Can artificial intelligence bring down cancer deaths?


The death rate from cancer in the US has dropped 27% over the past 25 years, according to annual statistics reporting from the American Cancer Society. This decline translates to about 1.5% per year and more than 2.6 million deaths avoided between 1991 and 2016. Still, in 2019 there will be an estimated 1,762,450 new cancer cases diagnosed and 606,880 cancer deaths in the United States alone. We are interested to find out about new strategies to bring this still huge number down.

Cancer mortality down to 0%

“The numbers are pretty impressive, but my point of view is how can we improve it further, how can we bring cancer mortality down to 0%?”, says Rahul Remanan, Chief Imagination Officer, Ekaveda Corporation. “I am interested to shorten the lead time to diagnosis by using artificial intelligence and deep learning.”

A big hidden AI healthcare community in New York

Rahul is co-leading the New York Healthcare Artificial Intelligence Society that fosters healthcare applications of AI. “There are around 25,000 data scientists in the city. 40% of them have a relation to healthcare. It’s a very large community. New York has 3 major healthcare systems (Presbyterian affiliated to Columbia and Cornell, NYU and Mount Sinai – they are the big hospitals in the city). All of them are working on some form of data science or machine learning projects involving AI”, explains Rahul.

AI-enabled workflow

Rahul and his team are working on visualization techniques and screening algorithms that in the future could prioritize the many images pathologists need to review. “From the enormous amount of images a pathologist has to review during the day, we want to be able to flag those 2 images that are more likely to show e.g. breast cancer characteristics”, explains Rahul. “An AI-enabled workflow, can drastically improve the lead time to diagnosis.” 

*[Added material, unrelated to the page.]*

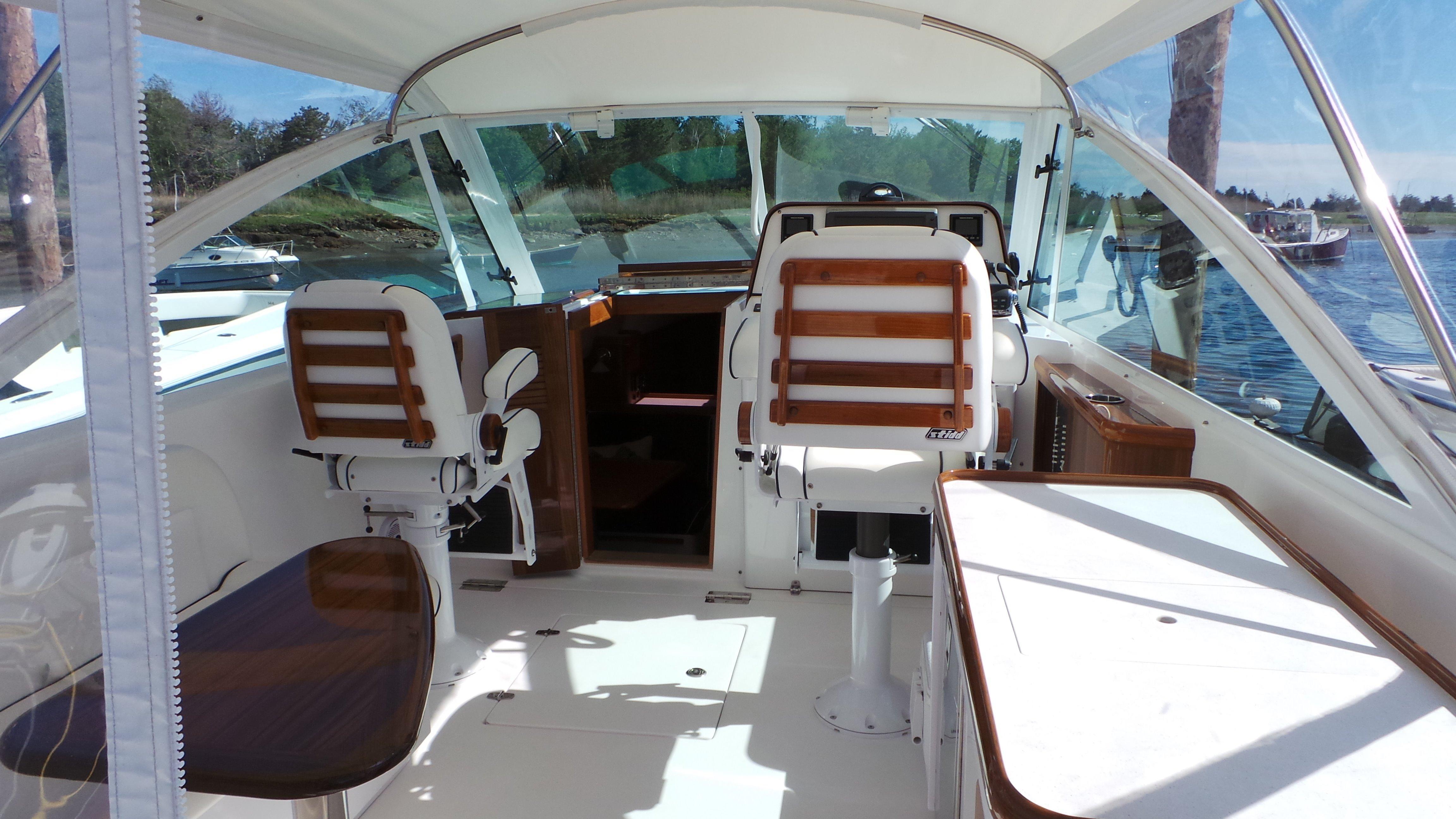 Hunt YachtsHarrier 36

Can we trust the algorithm?

In healthcare the stakes are tremendously high. One of the big issues in implementing AI in healthcare is trusting a very complex system and measuring that trust. “Today why an algorithm makes specific conclusions is still vague. Is it because of random chance that this prediction happens and what if we change some parameters, does the prediction remain the same?” According to Rahul one of the real-world adoption issues with artificial intelligence and particularly deep learning is its inability to properly quantify and address uncertainties. “Physicians need to know how certain an algorithm is. If a physician doesn’t know the level of uncertainty, the life of a patient may be at stake. What I am doing in that field is extending this whole idea of what is called deep Bayesian networks. It’s a promising and powerful idea to make deep learning deal with the uncertainties of the real world”, explains Rahul.

Baeysian networks

The original work on obtaining uncertainty in deep learning was done by Yarin Gal, Associate Professor in Machine Learning at the University of Oxford. “His work allows users to classify how much of uncertainty is in a model. It’s a brilliant solution in a sense that it’s one the most practical and scalable solutions of implementing deep Baeysian networks. Everything is going in the direction of Bayesian networks. It addresses one of the fundamental flaws in deep neural networks.  Uncertainty is part everything we do, especially in healthcare. I am trying to combine deep learning with uncertainty predictions. There are still many challenges to solve.” 

Common sense

Artificial intelligence, machine learning and deep learning are pervasive now. It’s all around us. “We have all these incredible tools that are available to do powerful computations, to go through a huge number of images, rank them in a sort of order and rank the probabilities. This can be done at scale very fast, but the key is how do we make it much better, absolutely trustworthy and combine the machine with the human interpreter who adds a layer of common sense”, concludes Rahul.